There are six alternate places available for 6 vowels.
∴ Number of ways of filling 6 vowels in the alternative six boxes is `(6!)/(2! xx 3!)`
Remaining 6 boxes can be filled with the 6 consonants.

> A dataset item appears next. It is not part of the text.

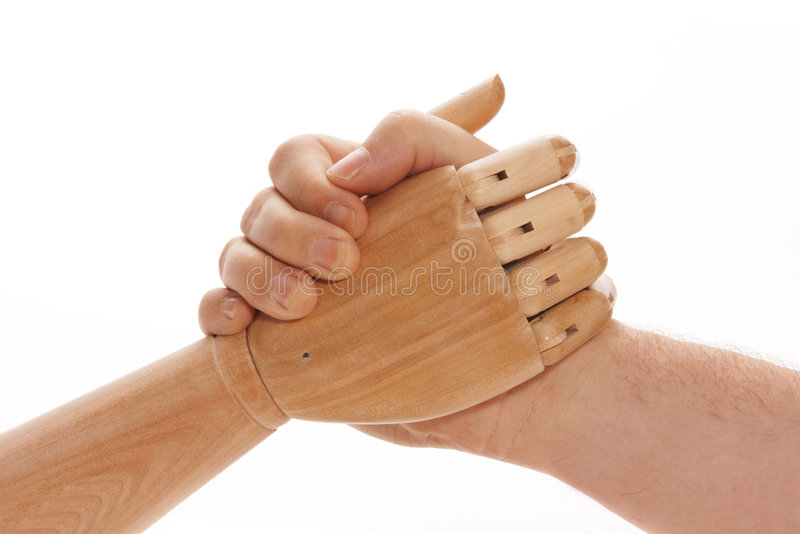 Arm Wrestling - Human Vs Machi. Mechanical wooden hand arm wrestling with man's hand stock photography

Number of ways of filling the 6 consonants in the remaining 6 boxes is `(6!)/(2!)`
Total number of ways = `(6!)/(2! xx 3!) xx (6!)/(2!)`
| C | V | C | V | C | V | C | V | C | V | C | V |
| 1 | 2 | 3 | 4 | 5 | 6 | 7 | 8 | 9 | 10 | 11 | 12 |
(b) Let the first box be filled with a consonant.
There six alternate places available for 6 consonants.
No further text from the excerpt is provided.